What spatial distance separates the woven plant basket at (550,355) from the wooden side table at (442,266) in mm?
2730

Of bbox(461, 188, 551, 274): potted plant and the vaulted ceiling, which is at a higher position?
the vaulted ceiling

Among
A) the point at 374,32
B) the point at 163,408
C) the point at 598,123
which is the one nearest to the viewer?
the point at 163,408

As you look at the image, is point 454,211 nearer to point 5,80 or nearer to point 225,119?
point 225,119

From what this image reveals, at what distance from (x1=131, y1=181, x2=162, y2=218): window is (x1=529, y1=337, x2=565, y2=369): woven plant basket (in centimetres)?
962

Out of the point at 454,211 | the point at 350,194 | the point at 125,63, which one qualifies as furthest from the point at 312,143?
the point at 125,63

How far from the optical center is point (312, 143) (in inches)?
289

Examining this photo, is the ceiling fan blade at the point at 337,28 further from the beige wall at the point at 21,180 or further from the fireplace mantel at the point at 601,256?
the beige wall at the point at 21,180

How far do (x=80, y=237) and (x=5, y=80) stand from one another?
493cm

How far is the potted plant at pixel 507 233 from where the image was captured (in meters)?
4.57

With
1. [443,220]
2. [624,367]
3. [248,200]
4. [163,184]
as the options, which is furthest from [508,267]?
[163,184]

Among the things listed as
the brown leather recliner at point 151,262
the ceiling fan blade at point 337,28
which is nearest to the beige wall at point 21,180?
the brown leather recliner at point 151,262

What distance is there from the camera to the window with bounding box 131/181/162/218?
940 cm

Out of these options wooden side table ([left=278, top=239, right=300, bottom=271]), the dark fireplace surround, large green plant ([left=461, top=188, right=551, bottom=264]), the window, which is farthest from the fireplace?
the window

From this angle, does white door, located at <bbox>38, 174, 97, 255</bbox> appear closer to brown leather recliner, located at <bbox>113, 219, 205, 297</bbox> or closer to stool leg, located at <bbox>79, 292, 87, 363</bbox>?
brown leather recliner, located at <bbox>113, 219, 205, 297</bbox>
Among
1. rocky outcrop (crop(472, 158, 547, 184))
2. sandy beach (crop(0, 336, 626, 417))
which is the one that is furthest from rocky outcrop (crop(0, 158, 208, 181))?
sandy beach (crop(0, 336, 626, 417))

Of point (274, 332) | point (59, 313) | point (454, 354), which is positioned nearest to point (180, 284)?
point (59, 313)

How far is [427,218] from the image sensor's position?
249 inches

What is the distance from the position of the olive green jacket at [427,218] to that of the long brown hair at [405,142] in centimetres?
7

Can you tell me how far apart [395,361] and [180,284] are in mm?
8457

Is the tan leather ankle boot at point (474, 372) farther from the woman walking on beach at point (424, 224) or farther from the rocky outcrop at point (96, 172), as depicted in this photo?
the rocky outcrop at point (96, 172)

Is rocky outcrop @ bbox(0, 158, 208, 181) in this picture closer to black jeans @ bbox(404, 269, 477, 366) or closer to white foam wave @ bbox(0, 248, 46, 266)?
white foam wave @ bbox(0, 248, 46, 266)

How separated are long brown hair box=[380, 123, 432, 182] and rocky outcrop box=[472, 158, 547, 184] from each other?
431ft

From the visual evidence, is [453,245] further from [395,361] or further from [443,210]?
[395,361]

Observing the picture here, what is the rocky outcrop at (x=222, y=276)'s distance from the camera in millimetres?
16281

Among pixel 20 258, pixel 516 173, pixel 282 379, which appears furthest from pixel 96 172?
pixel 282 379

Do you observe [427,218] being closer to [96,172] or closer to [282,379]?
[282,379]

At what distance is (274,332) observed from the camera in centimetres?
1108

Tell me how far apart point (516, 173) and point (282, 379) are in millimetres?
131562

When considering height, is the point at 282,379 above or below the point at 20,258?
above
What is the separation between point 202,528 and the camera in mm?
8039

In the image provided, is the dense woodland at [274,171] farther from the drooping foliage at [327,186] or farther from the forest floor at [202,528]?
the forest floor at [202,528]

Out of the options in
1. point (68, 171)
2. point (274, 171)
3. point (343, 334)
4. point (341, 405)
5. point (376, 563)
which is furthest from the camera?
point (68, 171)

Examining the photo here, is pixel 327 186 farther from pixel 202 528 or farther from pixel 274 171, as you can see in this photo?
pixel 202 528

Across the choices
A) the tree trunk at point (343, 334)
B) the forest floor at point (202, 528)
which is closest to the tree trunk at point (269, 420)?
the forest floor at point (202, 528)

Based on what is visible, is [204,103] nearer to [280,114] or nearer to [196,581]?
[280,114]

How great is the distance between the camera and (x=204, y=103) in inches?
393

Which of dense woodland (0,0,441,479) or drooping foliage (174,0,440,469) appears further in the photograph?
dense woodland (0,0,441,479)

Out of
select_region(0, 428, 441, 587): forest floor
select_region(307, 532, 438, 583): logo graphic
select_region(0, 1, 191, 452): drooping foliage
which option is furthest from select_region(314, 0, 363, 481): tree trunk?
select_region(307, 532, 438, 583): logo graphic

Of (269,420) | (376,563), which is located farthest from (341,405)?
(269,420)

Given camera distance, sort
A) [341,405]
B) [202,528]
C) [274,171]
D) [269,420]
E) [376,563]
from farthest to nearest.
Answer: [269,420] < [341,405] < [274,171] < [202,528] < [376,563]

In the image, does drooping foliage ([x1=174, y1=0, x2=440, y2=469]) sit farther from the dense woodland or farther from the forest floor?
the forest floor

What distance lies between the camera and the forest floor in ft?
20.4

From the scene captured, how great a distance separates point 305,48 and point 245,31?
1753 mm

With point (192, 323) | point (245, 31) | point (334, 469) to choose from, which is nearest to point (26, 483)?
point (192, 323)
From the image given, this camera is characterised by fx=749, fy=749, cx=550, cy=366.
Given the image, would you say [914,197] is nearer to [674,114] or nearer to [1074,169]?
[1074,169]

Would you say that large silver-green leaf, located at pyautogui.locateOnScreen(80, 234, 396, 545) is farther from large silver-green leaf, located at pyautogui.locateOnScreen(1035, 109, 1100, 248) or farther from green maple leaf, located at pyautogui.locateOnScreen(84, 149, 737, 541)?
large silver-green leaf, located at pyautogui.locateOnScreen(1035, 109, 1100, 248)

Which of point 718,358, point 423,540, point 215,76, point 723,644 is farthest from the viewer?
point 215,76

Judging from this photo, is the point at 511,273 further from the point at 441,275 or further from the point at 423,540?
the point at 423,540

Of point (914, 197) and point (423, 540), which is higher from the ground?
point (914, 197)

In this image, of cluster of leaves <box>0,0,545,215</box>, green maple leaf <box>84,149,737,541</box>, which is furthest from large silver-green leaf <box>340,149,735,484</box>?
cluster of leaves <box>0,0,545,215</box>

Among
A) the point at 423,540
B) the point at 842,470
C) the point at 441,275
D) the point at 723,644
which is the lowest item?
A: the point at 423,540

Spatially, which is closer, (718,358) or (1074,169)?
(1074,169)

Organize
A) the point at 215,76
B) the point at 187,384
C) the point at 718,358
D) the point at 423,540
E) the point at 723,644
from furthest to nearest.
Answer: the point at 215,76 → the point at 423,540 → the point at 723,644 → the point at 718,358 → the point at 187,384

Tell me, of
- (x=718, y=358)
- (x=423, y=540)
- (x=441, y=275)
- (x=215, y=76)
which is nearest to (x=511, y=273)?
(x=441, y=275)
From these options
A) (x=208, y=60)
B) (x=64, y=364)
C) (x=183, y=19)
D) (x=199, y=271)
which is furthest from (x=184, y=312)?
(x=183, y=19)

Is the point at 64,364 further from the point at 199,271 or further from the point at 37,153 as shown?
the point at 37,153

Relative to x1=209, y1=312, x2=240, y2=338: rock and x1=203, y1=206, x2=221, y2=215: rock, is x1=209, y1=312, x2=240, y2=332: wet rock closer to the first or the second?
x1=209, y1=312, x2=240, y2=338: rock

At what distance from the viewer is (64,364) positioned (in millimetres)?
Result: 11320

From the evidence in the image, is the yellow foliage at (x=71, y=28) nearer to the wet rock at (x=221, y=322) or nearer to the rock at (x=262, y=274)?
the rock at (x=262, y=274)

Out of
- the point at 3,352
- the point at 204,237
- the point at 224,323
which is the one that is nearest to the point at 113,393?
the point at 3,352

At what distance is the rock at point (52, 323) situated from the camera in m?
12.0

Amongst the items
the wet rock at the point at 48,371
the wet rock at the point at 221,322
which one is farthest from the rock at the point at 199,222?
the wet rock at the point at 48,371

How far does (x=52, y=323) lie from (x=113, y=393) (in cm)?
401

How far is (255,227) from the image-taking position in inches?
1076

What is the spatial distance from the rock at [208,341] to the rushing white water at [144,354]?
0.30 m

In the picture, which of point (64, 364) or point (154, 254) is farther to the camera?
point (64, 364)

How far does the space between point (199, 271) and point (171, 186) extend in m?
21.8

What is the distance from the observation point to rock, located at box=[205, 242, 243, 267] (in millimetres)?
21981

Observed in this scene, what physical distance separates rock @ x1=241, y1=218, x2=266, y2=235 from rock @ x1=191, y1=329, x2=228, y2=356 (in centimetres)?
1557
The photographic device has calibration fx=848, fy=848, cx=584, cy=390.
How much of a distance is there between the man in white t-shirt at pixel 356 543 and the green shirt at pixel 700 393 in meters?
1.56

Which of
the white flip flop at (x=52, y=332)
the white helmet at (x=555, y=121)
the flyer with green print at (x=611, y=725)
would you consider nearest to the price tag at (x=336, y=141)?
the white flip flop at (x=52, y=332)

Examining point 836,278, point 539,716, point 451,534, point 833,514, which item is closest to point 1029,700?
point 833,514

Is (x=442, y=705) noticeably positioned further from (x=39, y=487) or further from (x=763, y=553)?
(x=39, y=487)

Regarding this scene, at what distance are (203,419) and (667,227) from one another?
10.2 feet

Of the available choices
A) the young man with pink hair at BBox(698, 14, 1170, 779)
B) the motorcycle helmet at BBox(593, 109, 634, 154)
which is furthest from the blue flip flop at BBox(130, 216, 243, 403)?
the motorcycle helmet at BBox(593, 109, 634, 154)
■ ■ ■
* _Task objective_: Reproduce exactly the lines from the one containing "Observed in this" through the last line of the records above, including both, and nothing else.

* _Response_:
Observed in this scene, what physical distance separates rock @ x1=241, y1=218, x2=266, y2=235 from rock @ x1=191, y1=329, x2=228, y2=356 (in centimetres)?
1557
The photographic device has calibration fx=848, fy=848, cx=584, cy=390.
How much of a distance is there between the man in white t-shirt at pixel 356 543 and the green shirt at pixel 700 393 in meters?
1.56

Which of
the white flip flop at (x=52, y=332)
the white helmet at (x=555, y=121)
the flyer with green print at (x=611, y=725)
would you consider nearest to the price tag at (x=336, y=141)?
the white flip flop at (x=52, y=332)

Examining point 836,278, point 539,716, point 451,534, point 833,514, which item is closest to point 1029,700?
point 833,514

Is (x=442, y=705) noticeably positioned further from (x=39, y=487) or further from (x=763, y=553)?
(x=39, y=487)

Regarding this scene, at what distance are (203,419) and (667,227) from one another?
10.2 feet

Of the available choices
A) the young man with pink hair at BBox(698, 14, 1170, 779)
B) the motorcycle helmet at BBox(593, 109, 634, 154)
which is furthest from the blue flip flop at BBox(130, 216, 243, 403)?
the motorcycle helmet at BBox(593, 109, 634, 154)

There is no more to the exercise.